The Canadian Institutes of Health Research requires all grant applicants to respond to mandatory questions about sex and gender in research proposals. They also provide online training modules on sex and gender in biomedical research for scientists and peer reviewers. In the UK, The Lancet has “published a commentary on editorial policies with respect to sex and gender analyses that proposed guidelines for medical journals, including accurate use of sex and gender terms and reporting of sex, gender or both in study participants and the sex of animals and cells”.

In Australia, the National Health and Medical Research Council (NHMRC) and Diabetes Australia have policies on the collection, analysis or reporting of sex- and gender-specific health data.

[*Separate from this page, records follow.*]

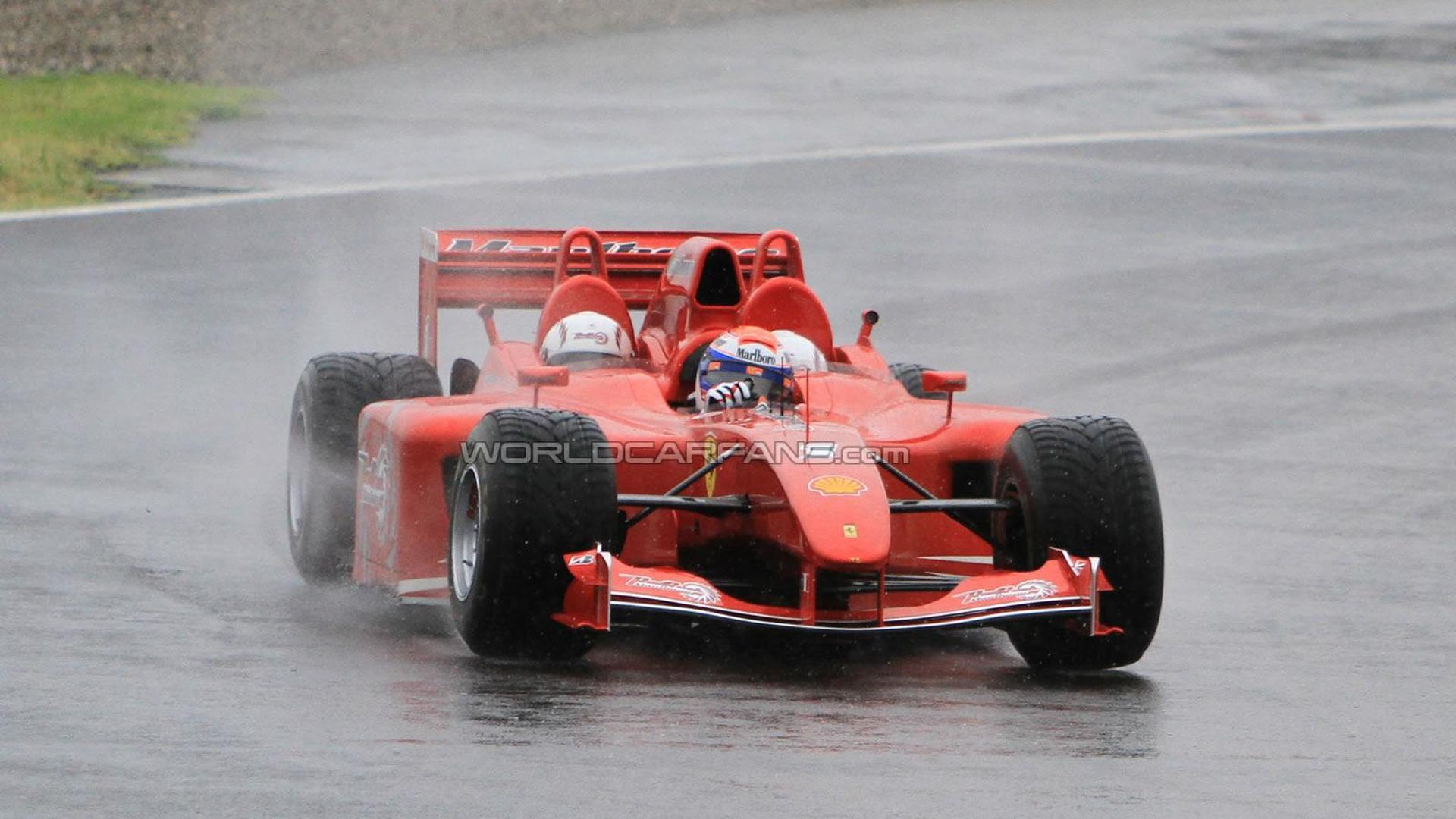 Ferrari F1 3 Seater Marlboro Red Rush Spied Testing In Fiorano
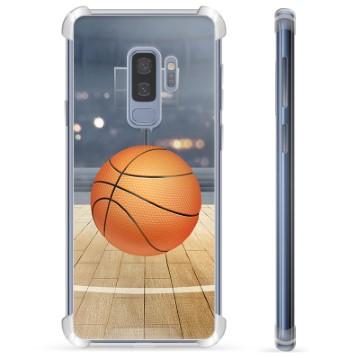 Samsung Galaxy S9+ Hybrid Case - Basketball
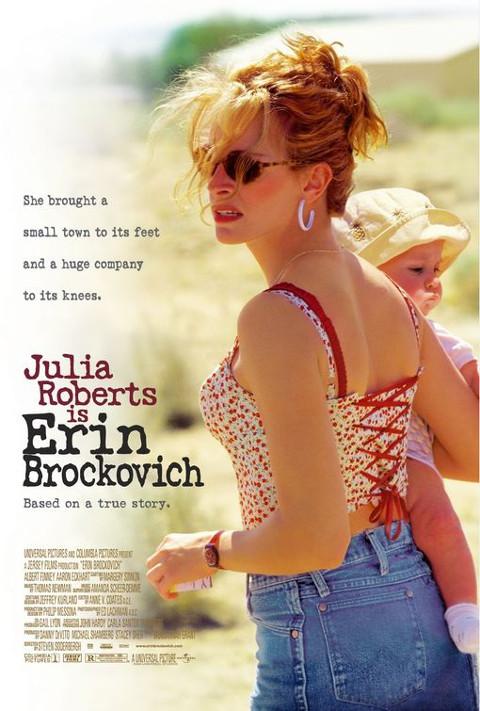 Erin Brockovich (2000) online. Obsada, opinie, opis fabuły, zwiastun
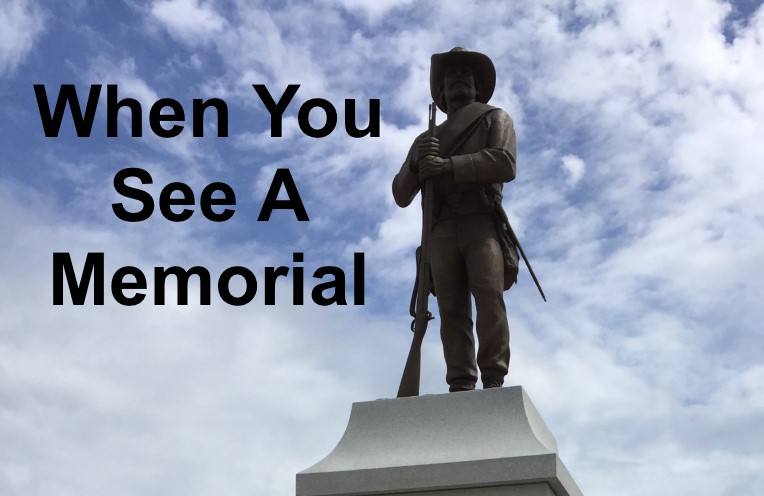 When You See a Memorial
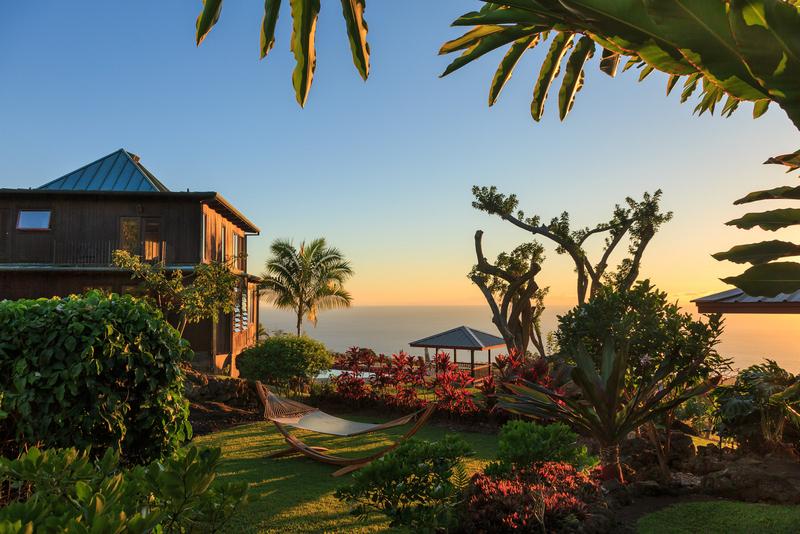 Halualoa Inn House Hawaii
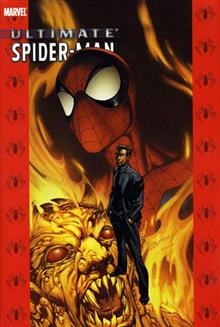 ULTIMATE SPIDER-MAN VOL 7 HC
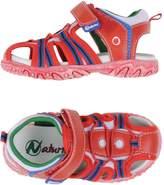 Naturino Sandals - Item 44990901
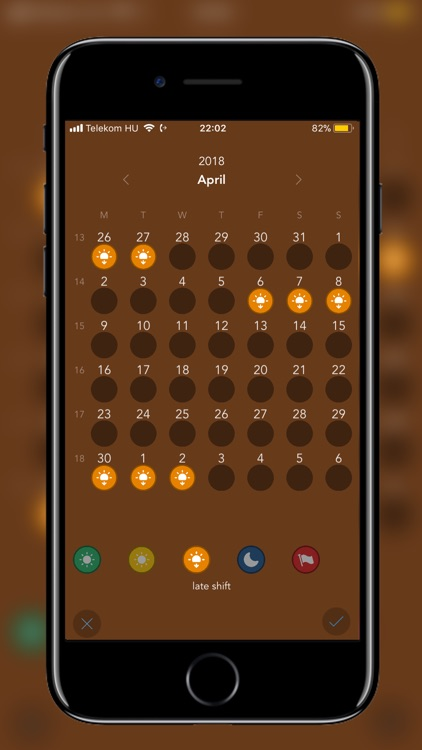 Visual Calendar screenshot-1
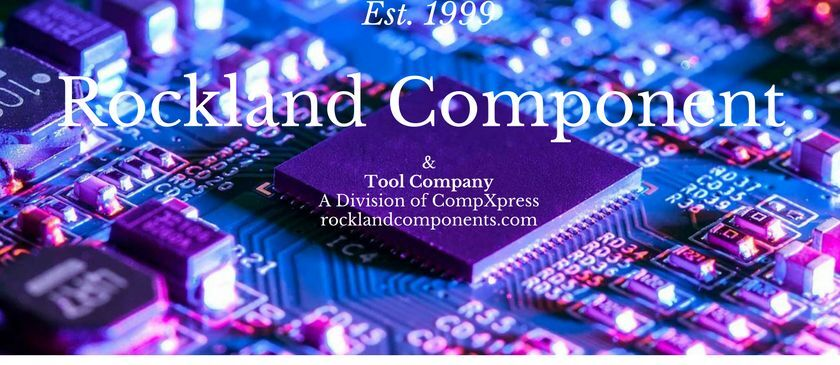 CompXpress
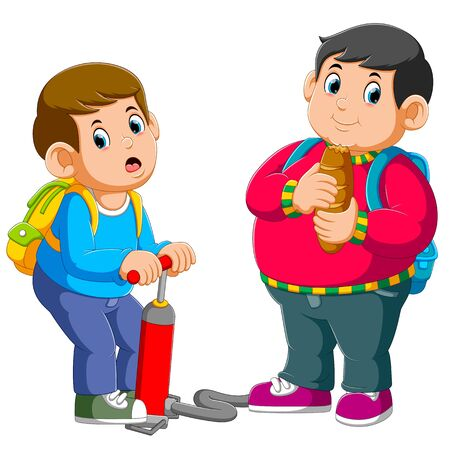 A boy pumps a his fat best friend of illustration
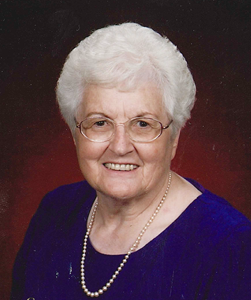 Obituary photo of Alice Wetmore, Olathe-Kansas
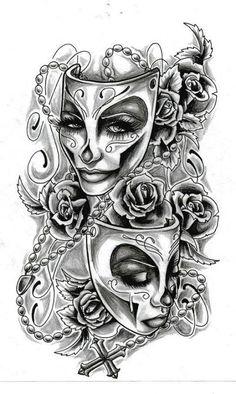 Art http://stella-stroy-dv.ru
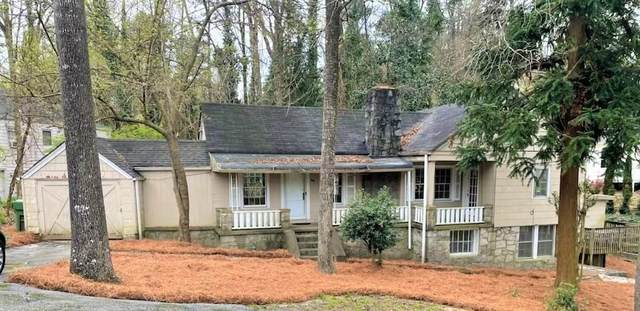 3310 E Roxboro Road NE, Atlanta, GA 30324 (MLS #6866839) :: Lucido Global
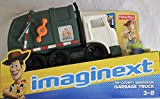 Disney IMAGINEXT Pixar Toy Story Tri-County Sanitation Garbage Truck w Woody and Alien Figures (2012 Fisher Price)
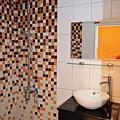 101廁.jpg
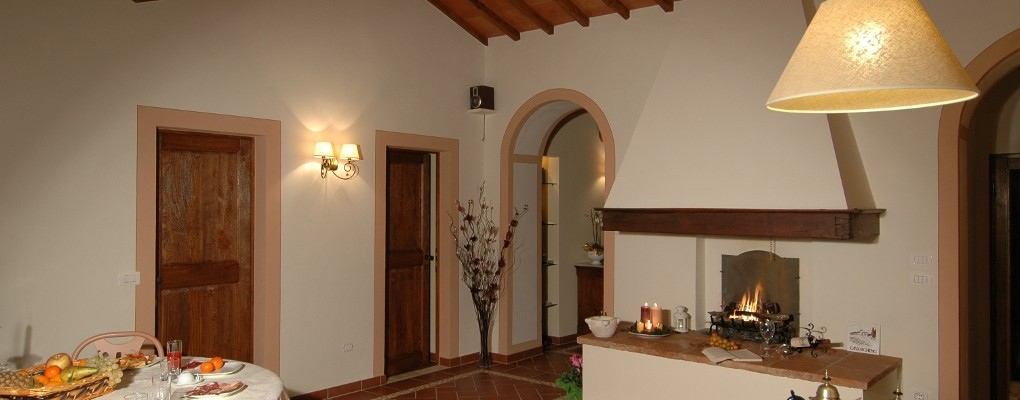 Breakfast room - Bed & Breakfast Il Cavarchino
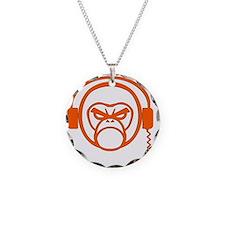 DJ Monk Necklace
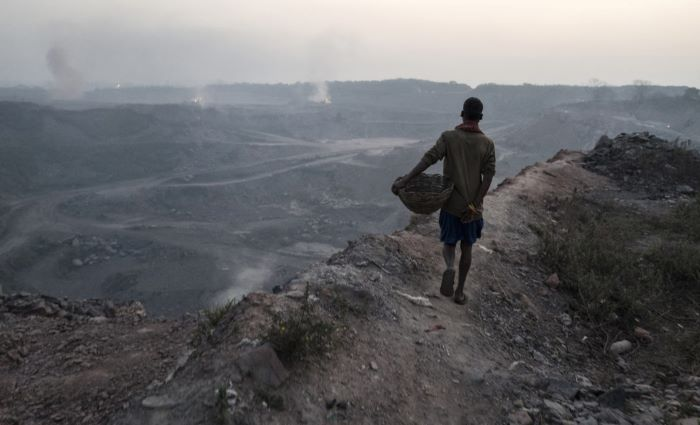 Justice a tricky prospect in India's low-carbon push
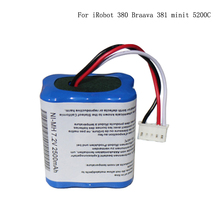 2000mAh Battery for iRobot380 Braava380t Mint 5200C 7.2V NI-MH 2600mAh battery pack Sweeper Vacuum Cleaner Batteries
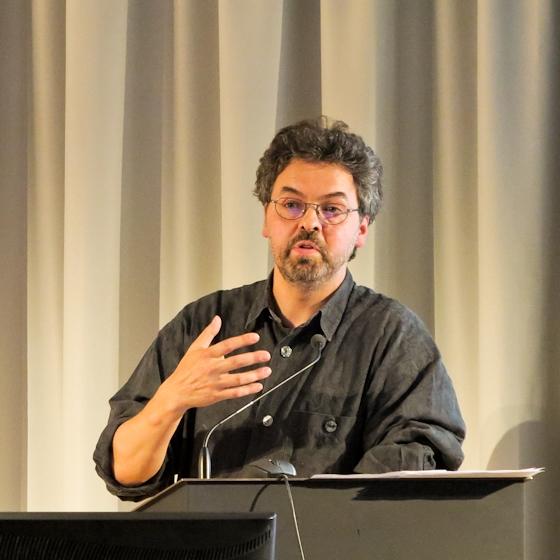 Constantin Schnell: V wie Vendetta, Freitag, 06.07.12               /                   16.30              Uhr <br/>(c) Sebastian Becker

However, only the NHMRC specifically recommended the analysis and reporting of sex- and gender-specific data. Four of the 10 Australian journals interviewed by the authors “did not have policies on the collection, analysis and reporting of sex- and gender-specific health data”. Six of the 10, including the MJA, indicated they either followed the reporting guidelines of the International Committee of Medical Journal Editors or the Animal Research: Reporting of In Vivo Experiments guidelines.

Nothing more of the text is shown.